The problem: We hire white men in overwhelming numbers, while people of color and women often are excluded from the search process itself.
Today, I applaud Delaware State University, a historically black university, for its courage in hiring Chuck Bell, who happens to be white, as its new athletics director in the face of certain opposition. Already, people at the school are saying it's wrong for a Historically Black College or University (HBCU) to have a white athletics director.
I am confident Bell will serve the school's mission and vision for its future, but he will have a difficult time overcoming the critics. One must ask the question: Is the university best served by hiring the best people of color, or the best people irrespective of color? It seems in this case, it made the decision to hire the person it considers to be the most talented.
There will be people on Delaware State's campus, as well as at other schools, who hope Bell fails. But based on his previous record, failure seems unlikely.

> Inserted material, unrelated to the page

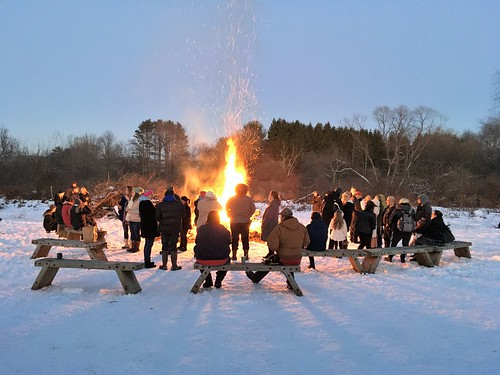 A Celebration Of Winter..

Some will view him, unfairly, as an "overseer," dictating to his staff. Bell is going to have to consider all of his decisions very carefully, with an eye toward how they will be perceived on campus; and in many ways, that puts him in an unfair situation -- a situation the few African-Americans who have been ADs on predominantly white campuses have also endured.
Bell, who has hired many people of color as head coaches in his previous roles, knows unfair expectations often are placed on people of color who are hired for a high-profile position. I think Bell, who hired Dr. Fitz Hill as head football coach at San Jose State, can work with the table reversed at Delaware State.

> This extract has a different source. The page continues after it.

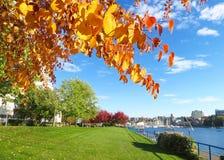Ljusa Autumn Leaves av orange och gula och blåa himlar nära den False Creek öppningen royaltyfria foton
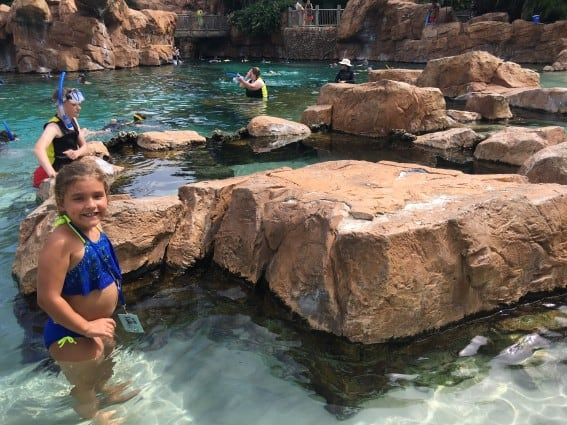 Top 10 Fun Things to do in Orlando with Kids 3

Shelly Terry is a former basketball player at Alabama A&M, also an HBCU. She said, "Some alumni, staff and a few students will always resent [Bell's] presence. Of that, I am sure. However, I also know that black people are fairly accepting. We want to cheer for the Asian guy singing country at the Apollo. We want to applaud the poorly dancing white guy at the party. Ultimately, if Bell can show the Delaware State/HBCU community that his vision is aligned with the school's and that his motives are honorable, eventually he will be accepted -- probably even give him a cool nickname."
Please do not misunderstand my point. I am strongly in favor of bringing more African-Americans, other people of color and women into top executive positions in college sports. The reality is that just 3.4 percent of all Division I athletics directors are black, while 95 percent are white. These figures exclude the HBCUs, where it is often assumed that all student-athletes and employees are African-American. Last year, 80 percent of the nearly 3,300 students enrolled at Delaware State were African-American, and 13 percent were white. That is almost exactly the national average for white students at HBCUs.